Glenn’s specialty, young adult literature, is really a mission. An avid reader in her own girlhood, she sees a propensity among high school students, as they become immersed in required reading, to lose their earlier passion for reading. And, because some educators are not as versed in the richness of the growing young adult genre, it’s often dismissed as romance novels or horror sagas. Trash is the word some use.

But that view is selling the genre short, says Glenn, who has published works about their themes of class, diversity, bullying and conspicuous consumption. “Our responsibility is to teach young readers to be critical readers,” she says. “You can easily have conversations around author’s craft and literary elements, like setting and tone and character.”

Love of reading plays into creating real learners in the classroom, and beyond its walls, she says. Rather than engaging in intense mastery test preparation, which she calls “sacrificing children to what we believe is some greater good” and “morally wrong,” she advocates “a classroom community where students are reading and writing and speaking and thinking authentically.”

“The irony is that if we teach with a passion and allow students to behave as real readers and writers and thinkers, they’re going to do just fine on those tests,” Glenn says.

Some literature for the young deals with controversial themes that not every adult in a community deems appropriate. “My students ask me, ‘Would you let Miranda read this?’ ” Such community discussion requires teachers “to have very clear rationales that underpin why they’re teaching particular texts,” she says, even, or perhaps especially, an accepted author such as Shakespeare, who deals with harsh themes. “If you can articulate the value you see, then you can enter a discussion with the parent,” she advises.

Young adult titles she believes are strong include “The Book Thief” by Markus Zusak, a disturbing but poetic handling of a story set during the Holocaust in Nazi Germany; “We Were Here” by Matt Del a Pena, a counter narrative of a Latino youth “who doesn’t fit the media portrayal of urban youth we often are privy to”; and “Sold” by Patricia McCormick, the story of a 13-year-old Nepalese girl whose desperate father sells her into prostitution in Calcutta. “I love the strength of the character, but I think it’s just beautifully written,” she says.

Glenn has one foot planted in the content of her English specialty, but the other is firmly rooted in the methods of teaching that she imparts to her Neag students.
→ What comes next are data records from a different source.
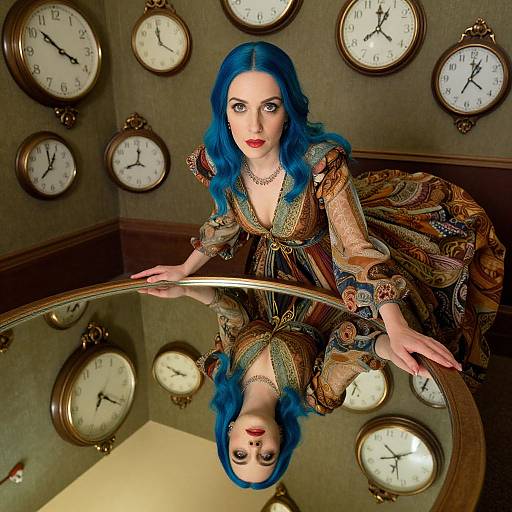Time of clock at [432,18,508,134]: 12:34
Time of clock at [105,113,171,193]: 8:01
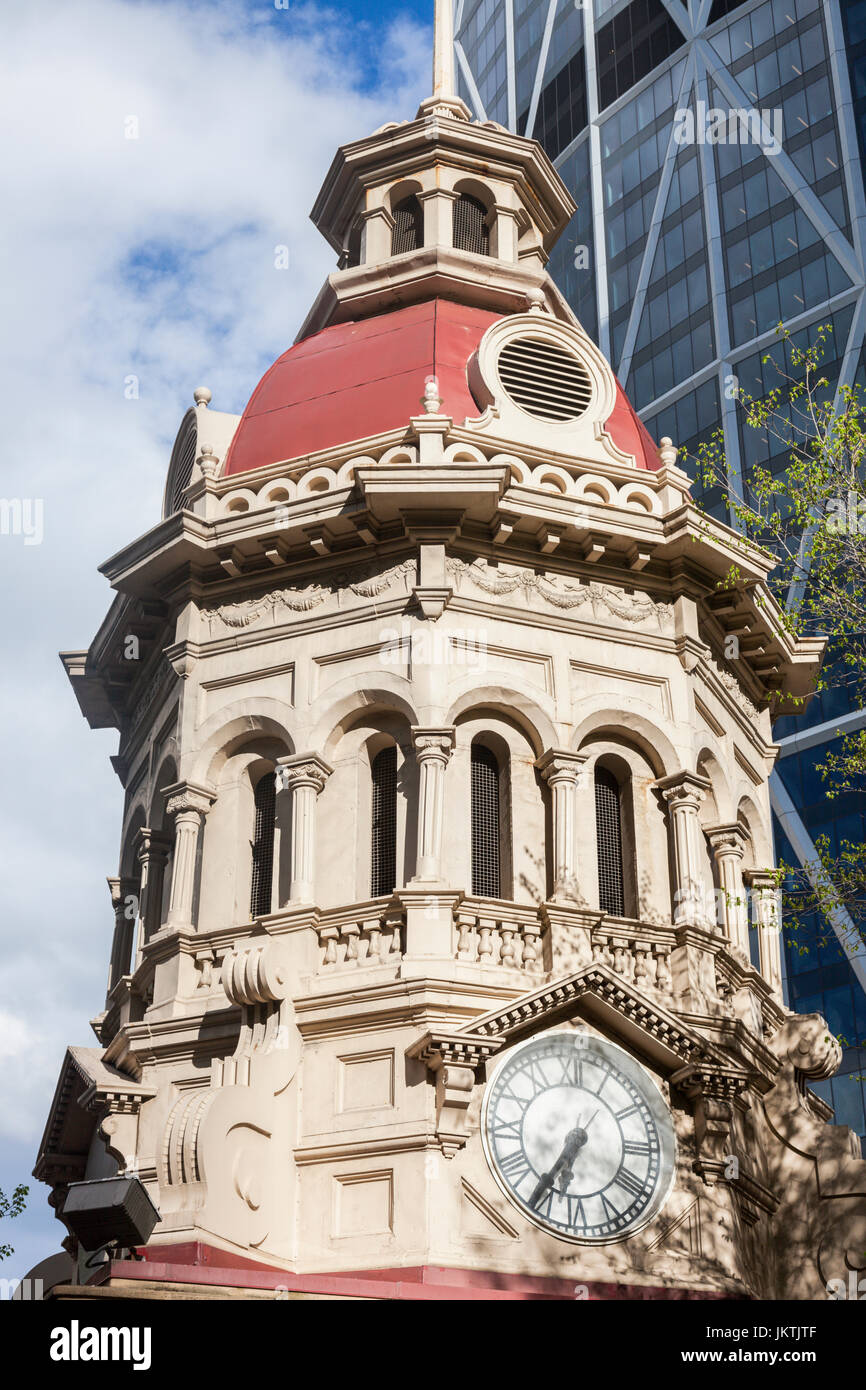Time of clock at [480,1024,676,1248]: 6:35
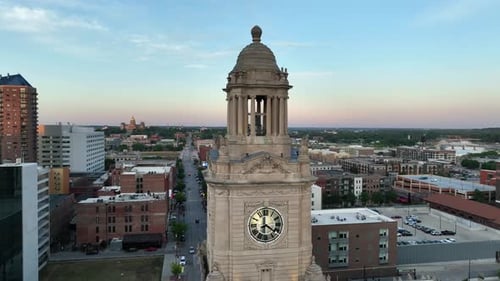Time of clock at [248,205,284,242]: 6:21
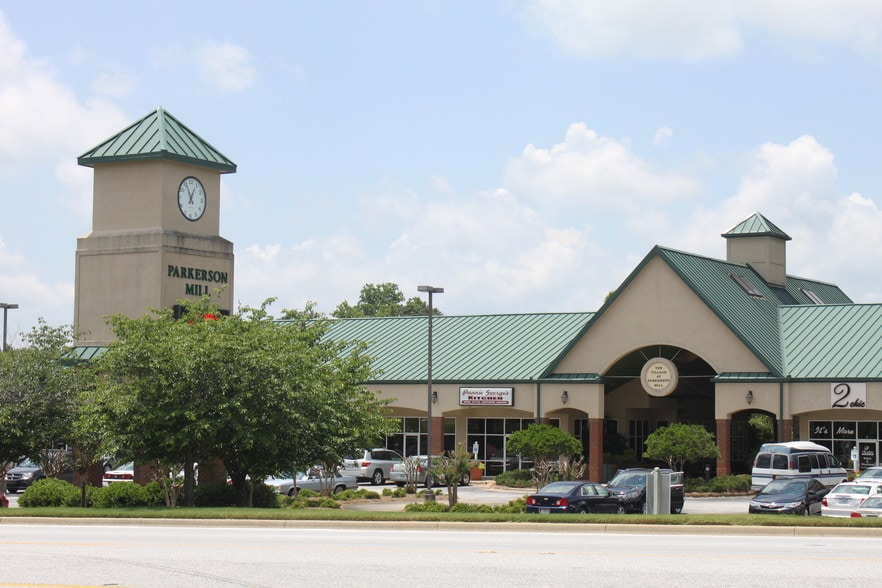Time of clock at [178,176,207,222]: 12:55
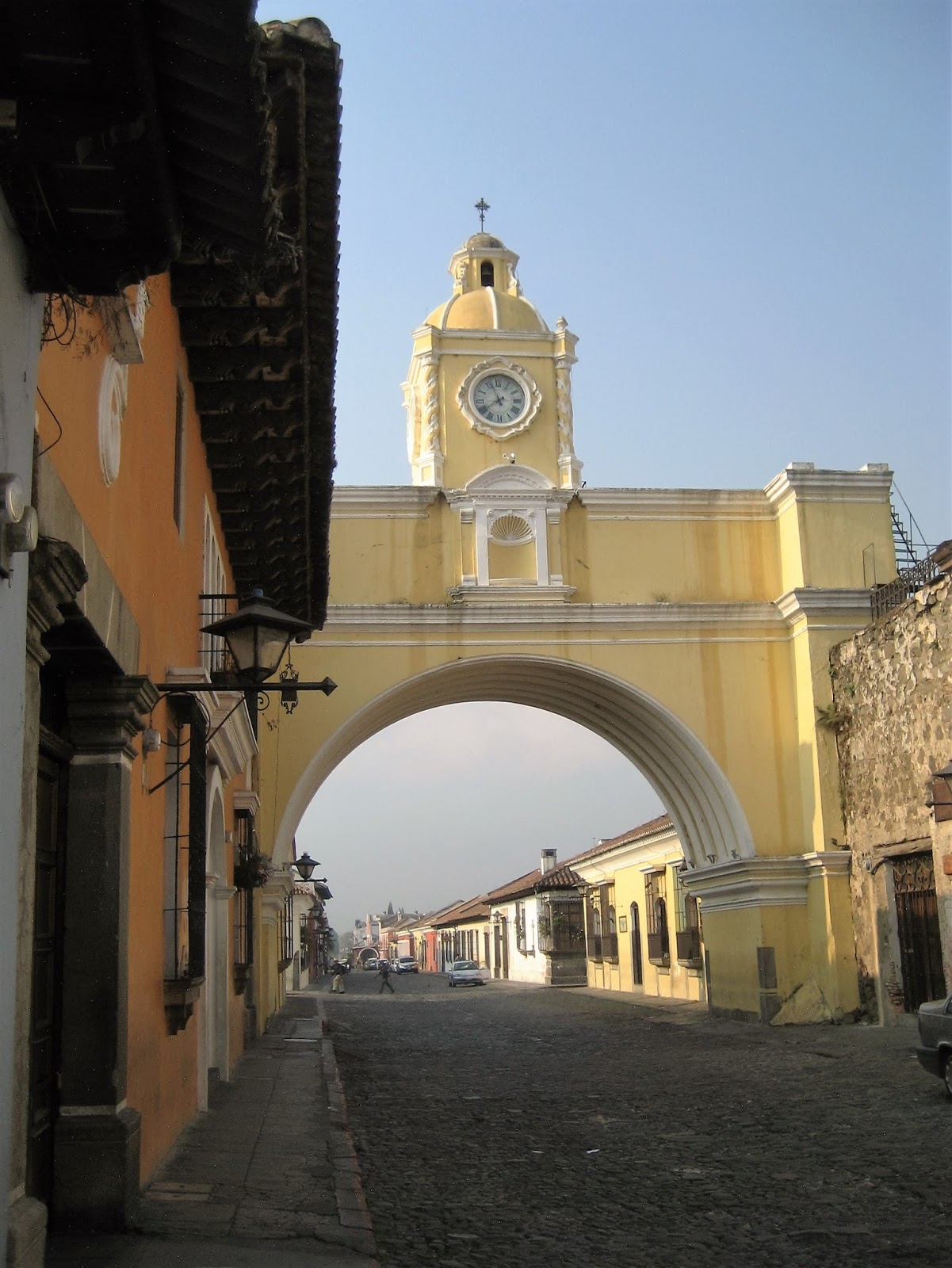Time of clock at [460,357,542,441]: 7:57
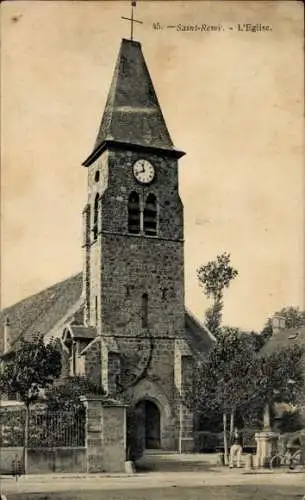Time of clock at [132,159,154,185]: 11:41
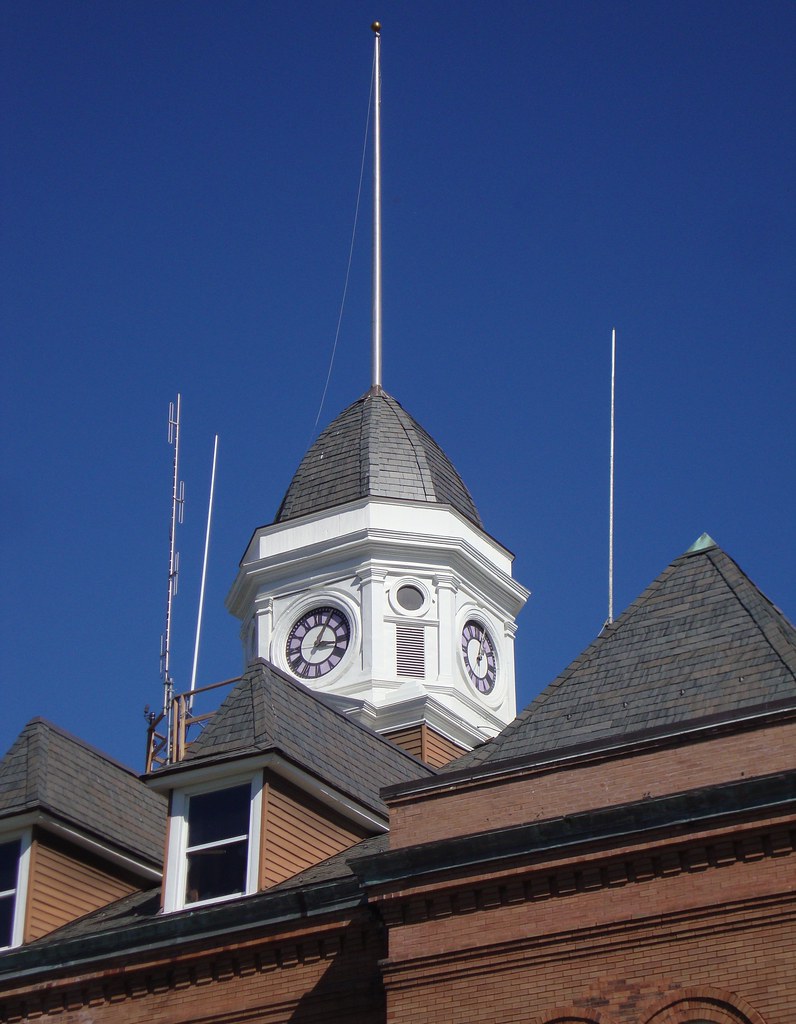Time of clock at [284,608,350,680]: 3:04
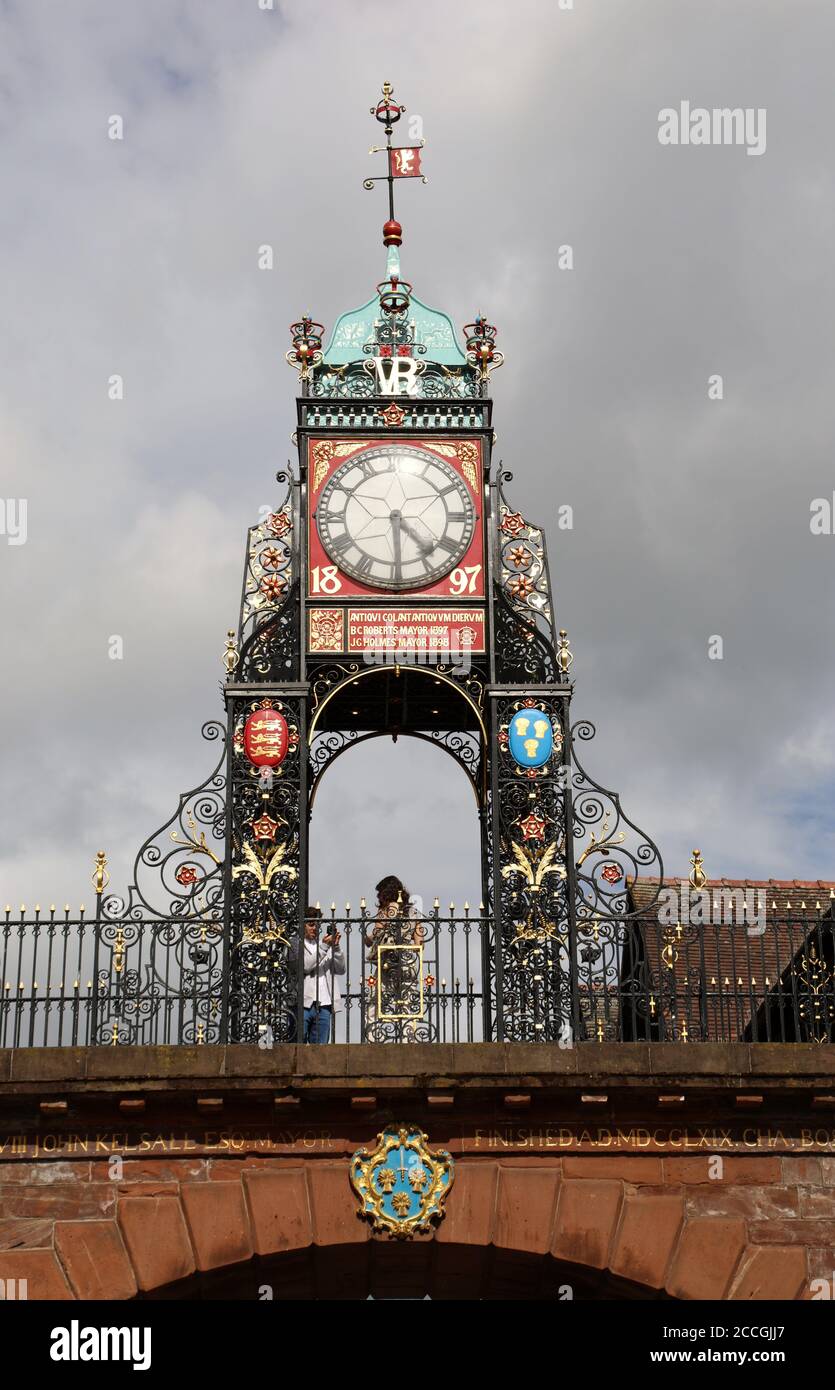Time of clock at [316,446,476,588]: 4:29
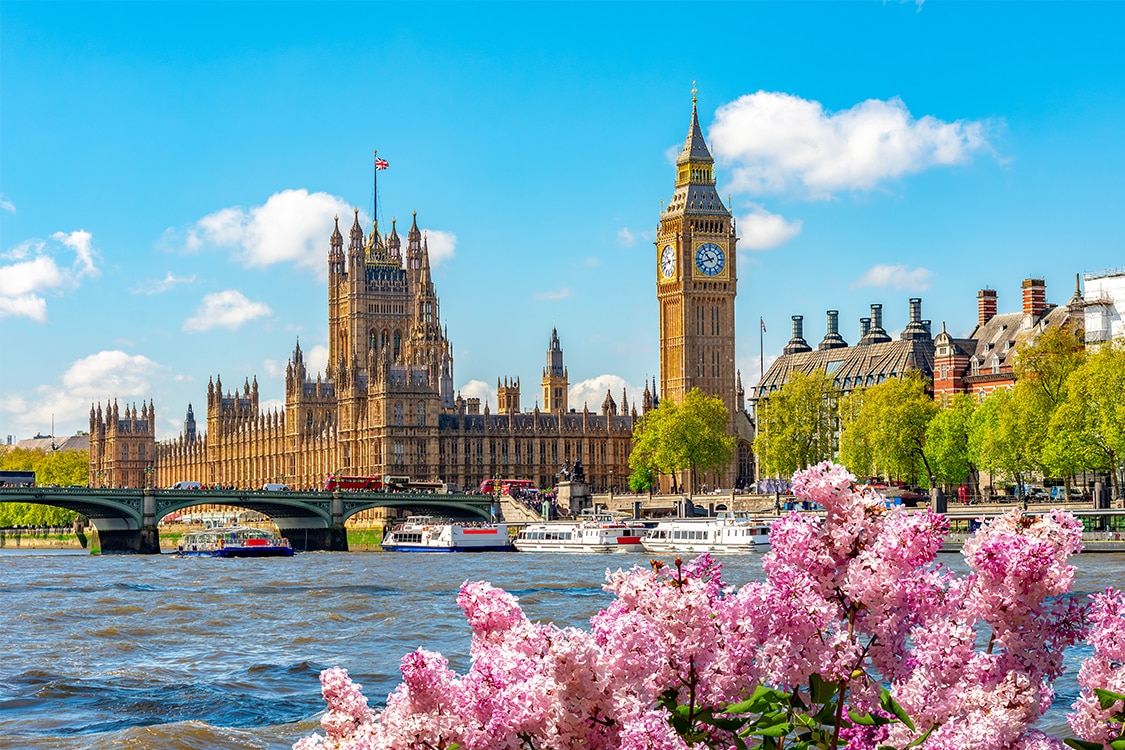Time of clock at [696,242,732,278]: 10:42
How does she combine the two?

“We try to live for students the kind of teacher we ultimately hope they will become,” she says. But the second part is “we want to stop and step back and analyze from a critically aware perspective what we’re doing, why we’re doing it and how we might modify what we’re doing in a classroom of 30 rambunctious 10th-graders.”

Glenn is known as a textbook exemplar of such ideals, responding to emails and emergency calls, not just from her Neag students, but also from alumni teaching in the field.

Isabel Meagher, Neag BS 2007 and MA 2008, now teaches at Glastonbury High School. She recalls presenting with Glenn and others on issues of race, class and sex in Young Adult literature at a November 2008 conference in Texas. “She did not take this opportunity to tell us what she’d like to present. Wendy did what all outstanding teachers do: she let go,” treating the co-presenters as colleagues rather than students, Meagher said.

Glenn was an advisor for Erica Berg, who graduated from the Neag School in 2006 with a bachelor’s, followed by a master’s in 2007. Berg now teaches at Rockville High School in Vernon. “The pre-teachers joke that we become ‘Little Wendys’ when we exit the program,” Berg says, “because we can’t leave her classes without wanting to teach exactly as she does, with an incredible amount of passion and warmth.”